### Text extract:

>>

Tuesday, February 19, 2008

Kosovo Independence

Well since everyone, from CNN international to the street vendor on the Marshall Tito's street in Sarajevo, has been commenting on Kosovo's declaration of independence I thought I'd share a few thoughts.

I have to admit I was really nostalgic and sad on Sunday afternoon as I was watching the live session of the Kosovo parliament because the declaration was the last nail in the coffin of socialist Yugoslavia. The Kosovo myth was what endowed Slobodan Milosevic with a godlike quality around which ordinary people gathered hoping that he would guide them to a better future. Instead, what they got was a series of extremely bloody conflicts that smashed the country into little pieces and made Serbia into the world pariah. The disastrous policies of Milosevic's regime inadvertently turned the myth of Serbian victimization in Kosovo into reality: hundreds of thousands of Serbs forced to leave their homes and pushed into cramped refugees camps that scatter Serbia. The declaration of independence made it very unlikely that these people will ever return.

Certainly, Milosevic takes a giant share of the blame for what has happened, but I have also been bothered by the way the media has covered the history of the conflict in Kosovo. The Serbs are portrayed as vicious killers while the KLA (Kosovo Liberation Army) as the liberators who finally achieved the Albanian centuries' old dream of independence. Given this biased and cartoonish coverage of the Balkans, it is useful to remind everyone that the KLA started the campaign in 1997, just two years after the Bosnian war ended, by killing Serbian police officers who were patrolling the region. The KLA also raided many Serbian villages, killing innocent civilians. Now, there is no doubt that the Serbian police responded without any regard for civilian casualties, but to paint the conflict as simply a Serbian aggression on the helpless Albanian population ignores the facts and a history of poisonous relations between the Albanians and the Serbs. These relations often degenerated into tit-for-tat acts of violence with both communities suffering immensely.

<<

### Data entries:
>>

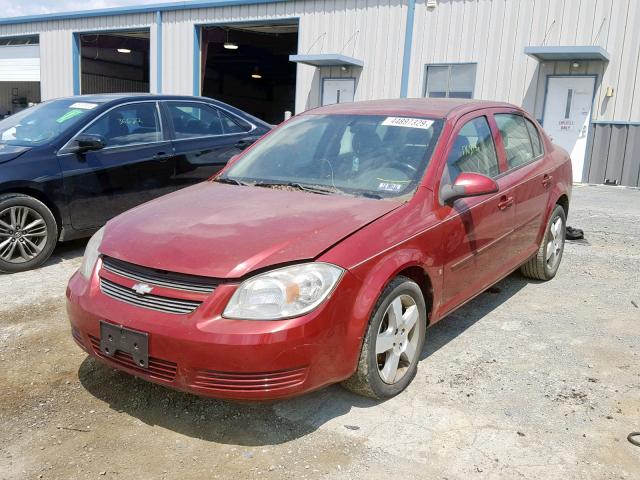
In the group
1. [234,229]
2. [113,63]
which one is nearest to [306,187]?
[234,229]

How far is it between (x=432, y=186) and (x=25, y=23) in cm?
2412

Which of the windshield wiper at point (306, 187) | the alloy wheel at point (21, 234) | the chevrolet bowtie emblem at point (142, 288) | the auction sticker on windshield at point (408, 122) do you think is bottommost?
the alloy wheel at point (21, 234)

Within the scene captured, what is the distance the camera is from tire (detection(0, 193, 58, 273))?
529cm

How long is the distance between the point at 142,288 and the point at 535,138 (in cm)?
362

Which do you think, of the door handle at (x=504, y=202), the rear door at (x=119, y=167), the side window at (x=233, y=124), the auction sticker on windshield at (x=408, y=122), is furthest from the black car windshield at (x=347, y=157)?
the side window at (x=233, y=124)

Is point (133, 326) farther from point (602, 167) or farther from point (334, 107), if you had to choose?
point (602, 167)

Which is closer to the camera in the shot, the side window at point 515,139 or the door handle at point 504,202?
the door handle at point 504,202

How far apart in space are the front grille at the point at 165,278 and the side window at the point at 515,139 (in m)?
2.63

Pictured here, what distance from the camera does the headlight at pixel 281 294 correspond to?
8.56 ft

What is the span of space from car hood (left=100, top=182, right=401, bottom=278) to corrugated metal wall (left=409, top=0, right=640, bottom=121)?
12.2 m

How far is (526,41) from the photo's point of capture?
14.1 m

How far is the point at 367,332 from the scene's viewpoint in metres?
2.89

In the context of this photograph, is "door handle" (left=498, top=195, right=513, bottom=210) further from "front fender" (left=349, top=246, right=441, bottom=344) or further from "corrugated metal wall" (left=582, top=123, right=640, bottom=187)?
"corrugated metal wall" (left=582, top=123, right=640, bottom=187)

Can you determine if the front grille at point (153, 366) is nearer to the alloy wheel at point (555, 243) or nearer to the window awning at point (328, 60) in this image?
the alloy wheel at point (555, 243)
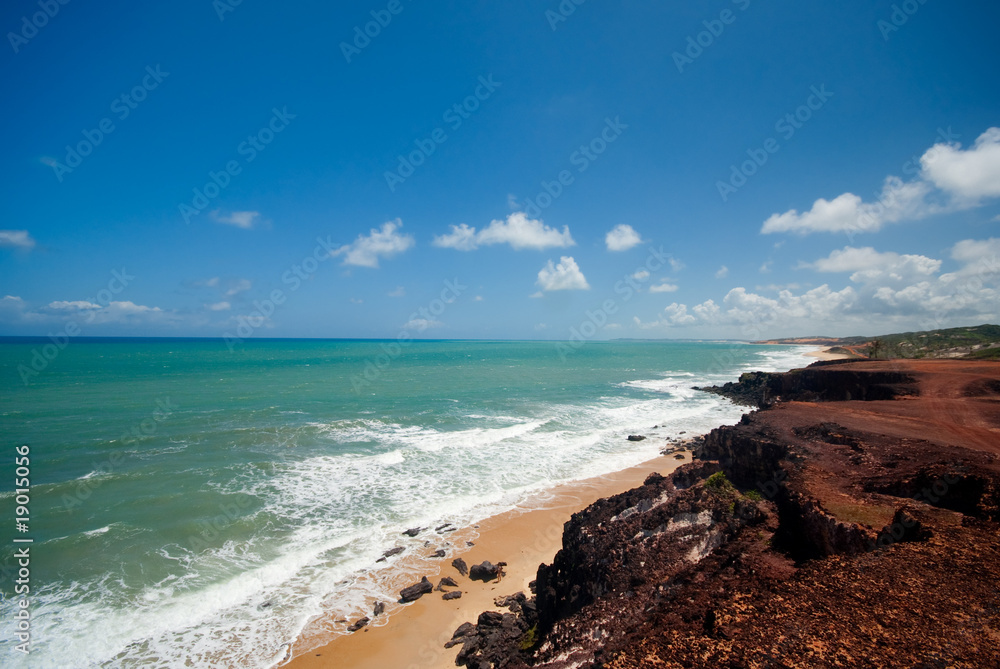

<<

### Requests:
(a) From the blog post on Kosovo's independence above, copy word for word the part that opens with the words containing "Kosovo Independence" and closes with "a few thoughts.".
(b) Continue the blog post on Kosovo's independence from where it stops.

### Exercise results:
(a)
Kosovo Independence

Well since everyone, from CNN international to the street vendor on the Marshall Tito's street in Sarajevo, has been commenting on Kosovo's declaration of independence I thought I'd share a few thoughts.

(b)
Now, to the NATO bombing of 1999. At the time it was carried out, I supported it, but I no longer do. The Rambouille accords which were offered to Milosevic in Paris on the eve of the war were deemed unacceptable by the Serbs due to the clause in the treaty which would allow unlimited NATO access to every piece of Serbian territory. No president of a sovereign state would sign this since it would amount to political suicide. Milosevic accepted all the terms except for that clause. NATO bombed. Following the bombing campaign--which by the way targeted civilian buildings and electrical grid in a flagrant violation of the Geneva Conventions--Milosevic accepted the deal, but the deal no longer had the clause which he had rejected in the first place. So my question is, why the war? I really think the war was a culmination of the international community's (mostly United States') frustration with Serbia over the war in Bosnia, and Clinton's obssession to show the Serbs that NATO still mattered. Following the bombing, the KLA unleashed a brutal ethnic cleansing campaign under the eyes of NATO forces who had promised, under the agreement, to ensure the safety of the Serbian population.

Having said all this, I do believe that independence was long overdue no matter how shady the conditions in which it was created. All countries are created in revolutionary and morally/ethically murky environment, but to look at this as a good versus evil fight (something the American media loves doing) would simply be wrong.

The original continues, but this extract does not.